SHORT PROBLEM:
Put the lines of the items below into a Markdown table with the columns Row and Line, starting with the line that contains "Within the photograph" and going on through the line that contains "the point at 9,25 <". Number each row and leave out blank lines.

RECORDS SHOWN:
◆ ◆ ◆ ◆ ◆

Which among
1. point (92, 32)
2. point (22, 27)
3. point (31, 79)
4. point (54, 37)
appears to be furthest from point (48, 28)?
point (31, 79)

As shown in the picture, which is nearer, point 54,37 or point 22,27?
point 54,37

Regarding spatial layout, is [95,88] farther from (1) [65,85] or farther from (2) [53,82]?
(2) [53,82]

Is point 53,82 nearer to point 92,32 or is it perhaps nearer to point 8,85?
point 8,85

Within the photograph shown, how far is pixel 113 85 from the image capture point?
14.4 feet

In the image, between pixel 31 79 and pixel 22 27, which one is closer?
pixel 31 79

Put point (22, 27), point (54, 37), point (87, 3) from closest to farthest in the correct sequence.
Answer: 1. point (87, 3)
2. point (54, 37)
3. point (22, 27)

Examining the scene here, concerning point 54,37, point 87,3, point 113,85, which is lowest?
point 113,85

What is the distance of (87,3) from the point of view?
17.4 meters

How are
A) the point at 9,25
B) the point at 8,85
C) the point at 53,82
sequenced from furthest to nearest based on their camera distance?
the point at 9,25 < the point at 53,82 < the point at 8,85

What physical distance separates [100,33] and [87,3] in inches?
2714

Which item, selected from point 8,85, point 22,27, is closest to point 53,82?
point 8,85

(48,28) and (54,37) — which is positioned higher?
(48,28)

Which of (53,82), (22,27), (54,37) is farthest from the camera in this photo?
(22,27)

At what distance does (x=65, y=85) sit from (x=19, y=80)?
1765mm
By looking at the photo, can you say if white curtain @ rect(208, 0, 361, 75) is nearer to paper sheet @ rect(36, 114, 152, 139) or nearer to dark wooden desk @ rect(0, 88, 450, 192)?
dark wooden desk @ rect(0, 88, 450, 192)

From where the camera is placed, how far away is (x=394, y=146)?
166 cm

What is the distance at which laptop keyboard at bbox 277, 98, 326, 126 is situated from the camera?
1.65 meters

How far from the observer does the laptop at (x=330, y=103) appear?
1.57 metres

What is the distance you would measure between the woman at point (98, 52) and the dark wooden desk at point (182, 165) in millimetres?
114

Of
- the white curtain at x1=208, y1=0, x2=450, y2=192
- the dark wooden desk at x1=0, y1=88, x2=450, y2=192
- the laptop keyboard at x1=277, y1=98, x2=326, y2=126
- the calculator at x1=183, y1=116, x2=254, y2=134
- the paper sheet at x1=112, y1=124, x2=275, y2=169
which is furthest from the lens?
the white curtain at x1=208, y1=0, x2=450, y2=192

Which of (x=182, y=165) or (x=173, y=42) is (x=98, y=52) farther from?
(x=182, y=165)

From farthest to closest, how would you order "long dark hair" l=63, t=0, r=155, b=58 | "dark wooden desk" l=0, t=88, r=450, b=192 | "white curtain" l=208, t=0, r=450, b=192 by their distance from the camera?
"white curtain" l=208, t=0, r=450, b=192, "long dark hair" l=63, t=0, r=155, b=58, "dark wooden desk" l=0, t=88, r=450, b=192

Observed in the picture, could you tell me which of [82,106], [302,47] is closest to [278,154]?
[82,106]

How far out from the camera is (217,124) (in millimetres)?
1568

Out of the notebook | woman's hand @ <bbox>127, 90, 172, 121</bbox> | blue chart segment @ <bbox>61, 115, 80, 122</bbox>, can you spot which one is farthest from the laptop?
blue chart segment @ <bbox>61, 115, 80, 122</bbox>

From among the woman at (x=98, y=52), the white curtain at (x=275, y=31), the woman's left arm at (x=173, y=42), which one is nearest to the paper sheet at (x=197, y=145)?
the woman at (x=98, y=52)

◆ ◆ ◆ ◆ ◆

CORRECT RESULT:
| Row | Line |
|---|---|
| 1 | Within the photograph shown, how far is pixel 113 85 from the image capture point? |
| 2 | 14.4 feet |
| 3 | In the image, between pixel 31 79 and pixel 22 27, which one is closer? |
| 4 | pixel 31 79 |
| 5 | Put point (22, 27), point (54, 37), point (87, 3) from closest to farthest in the correct sequence. |
| 6 | Answer: 1. point (87, 3) |
| 7 | 2. point (54, 37) |
| 8 | 3. point (22, 27) |
| 9 | Examining the scene here, concerning point 54,37, point 87,3, point 113,85, which is lowest? |
| 10 | point 113,85 |
| 11 | What is the distance of (87,3) from the point of view? |
| 12 | 17.4 meters |
| 13 | How are |
| 14 | A) the point at 9,25 |
| 15 | B) the point at 8,85 |
| 16 | C) the point at 53,82 |
| 17 | sequenced from furthest to nearest based on their camera distance? |
| 18 | the point at 9,25 < the point at 53,82 < the point at 8,85 |